Determining the molecular basis of currently uncharacterised forms of epidermolysis bullosa

Contents:

Investigator: Professor John McGrath, Professor of Molecular Dermatology
Co-applicants: Dr Joey Lai-Cheong, Dr Jemima Mellerio and Dr Michael Simpson

Institution: Dermatology Research Laboratories, Floor 9 Tower Wing, Guy’s Hospital, Great Maze Pond, London SE1 9RT

Grant: £87,792 (01/11/2011-31/03/2014)

Lay summary

An exciting, powerful new tool that improves our ability to read the order of or “sequence” human genes is now being employed in research in EB, opening up significant possibilities of increased understanding of the underlying genetics of the condition. This will improve diagnosis and, in the long-term, contribute to research that is looking for a treatment for EB. In addition, genetic information is invaluable in counselling couples at risk of having children with EB and allowing prenatal testing in high-risk situations.

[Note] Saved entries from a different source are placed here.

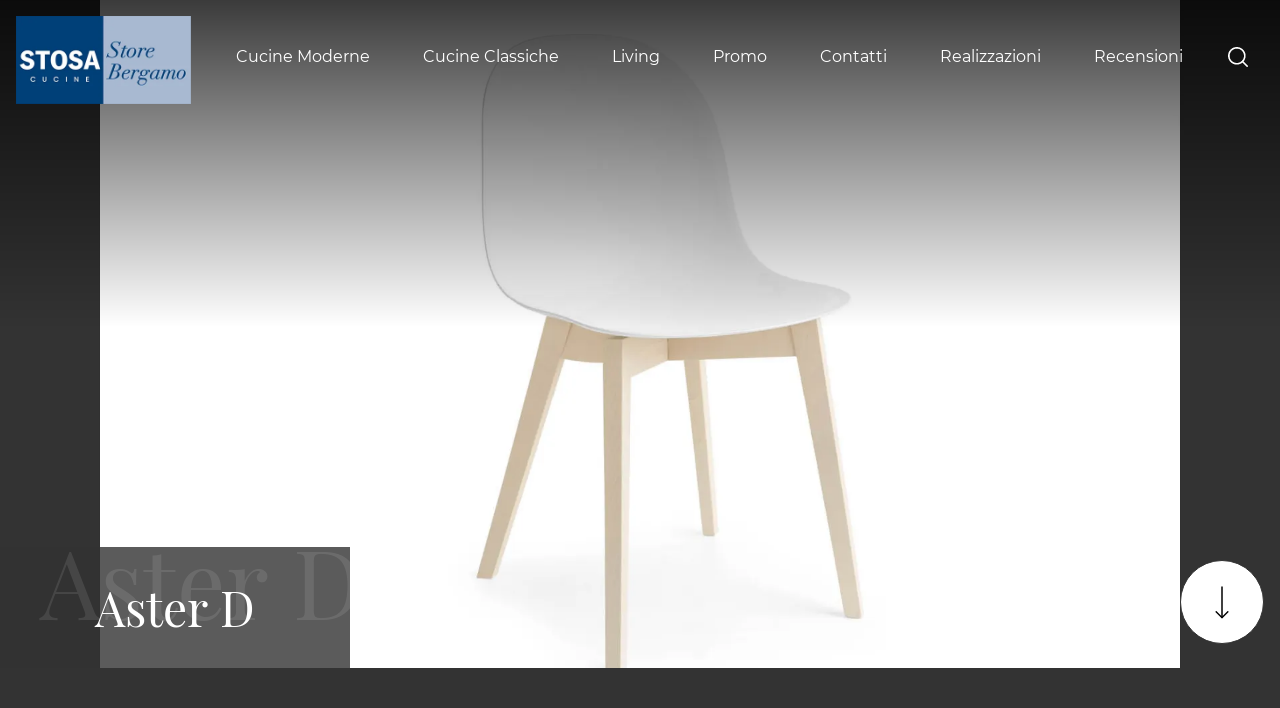

--- FILE ---
content_type: text/html
request_url: https://www.stosabg.it/core/ip.asp
body_size: 124
content:
3.133.122.123

--- FILE ---
content_type: application/javascript
request_url: https://www.stosabg.it/@/essentials/gtm-library.js
body_size: 820
content:
function gtmInit(gtmUrl, gtmConfigCode) {
  const hrefADS = gtmUrl,
    newScriptADS = document.createElement("script");
  newScriptADS.setAttribute("src", hrefADS);
  document.body.appendChild(newScriptADS);
  window.dataLayer = window.dataLayer || [];
  function gtag() { dataLayer.push(arguments); }
  gtag('js', new Date());
  gtag('config', gtmConfigCode);
}

function gtmEveryPage(gtmEveryPageConversionCode) {
  window.dataLayer = window.dataLayer || [];
  function gtag(){dataLayer.push(arguments);}
  gtag('event', 'conversion', {'send_to': gtmEveryPageConversionCode});
}

function gtmThankTouPage(gtmThankYouPageConversionCode) {
  window.dataLayer = window.dataLayer || [];
  function gtag(){dataLayer.push(arguments);}
  const currentLocation = window.location;
  if (currentLocation.pathname == "/thank_you") {
    const params = currentLocation.search,
      successParam = new URLSearchParams(params).get('rit');
    if (successParam == "ok") {
      gtag('event', 'conversion', { 'send_to': gtmThankYouPageConversionCode });
    }
  }
}

function gtmCustomEvent(eventObj) {
  window.dataLayer = window.dataLayer || [];
  function gtag(){dataLayer.push(arguments);}
  const target = document.querySelector(eventObj.triggerElement);
  if(target) {
    let prevent = false;
    if(eventObj.type == 'click') {
      if(target.tagName == 'A') {
        prevent = true;
      }
    }
    
    target.addEventListener(eventObj.type, function(e) {
      let href = "",
          targetType = '';
   
      if(prevent) {
        e.preventDefault();
        e.stopPropagation();
        href = target.href;
        targetType = target.target;

      }

      gtag('event', 'conversion', { 'send_to': eventObj.adsContainer });
      
      if(prevent) {
        if(targetType == '_blank') {
          window.open(href)
        }else {
          window.location.href = href;
        }
      }
    })
  }
}

function testGtmLibrary(active = false) { 
  if(active) {
    console.log('gtm-library,js loaded');
  }
}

Many diseases are caused by abnormal behaviour of a gene – it is said to have ‘mutated’ or changed. Identifying the gene(s) associated with a disease provides a launch-pad for improved diagnosis and developing better, more effective treatments. EB presents quite a challenge, since it is a complex condition occurring in different forms; to date18 different genes and over 1,000 different mutations have been identified as being involved.

An important step when someone is first thought to have EB is an accurate and rapid diagnosis; genetic profiling makes this possible. But while the profile of some families with EB has been established, for many individuals/families the genes involved remain a mystery and no diagnosis is possible. This new technique, called ‘whole exome sequencing’ (WES), will - it is hoped - allow the genetic problem in these people to be revealed (all of our genes together are called the genome; the exome is a very small part of the genome, but carries most of the mutations important in certain disease conditions).

This study aimed to use WES to look at 20 families with unclassified forms of EB to try and discover the relevant gene(s) and mutation(s) involved. The first results have been published in a prestigious medical journal (British Journal of Dermatology) in summer 2014.

What is important about this research

Previously, genes were identified by taking a skin biopsy and blood sample, followed by several complex laboratory investigations which did not always give a clear-cut answer. This current study showed that WES can identify mutations more simply, cheaply and accurately using just the blood sample. So previously undiagnosed patients can be classified and appropriate treatment can be rapidly instigated; doctors also have important information for genetic counselling. The added bonus was that a new form of EB was identified, extending our knowledge of the condition.

Understanding what is happening in the genes provides a foundation on which knowledge, understanding and improved diagnosis can be built and assist those scientists looking for treatments for EB.

“Making quick and accurate diagnoses is very important for people with EB. This information is vital in improving genetic counselling and in planning optimal healthcare and future treatments. Our challenge is to take the research data and introduce the findings into everyday clinical practice. We want next generation sequencing to become an everyday tool when diagnosing EB.” Professor John McGrath

Professor John McGrath

Investigator Biography

John McGrath MD FRCP FMedSci is Professor of Molecular Dermatology at King’s College London and Head of the Genetic Skin Disease Unit, as well as Honorary Consultant Dermatologist at St John’s Institute of Dermatology, the Guy’s and St Thomas’ NHS Foundation Trust in London. He was previously a DEBRA-funded junior EB research fellow and has worked on EB research for more than 25 years. He now leads and collaborates on several National and International projects to develop gene, cell, protein and drug therapies that can lead to better treatments for people living with EB.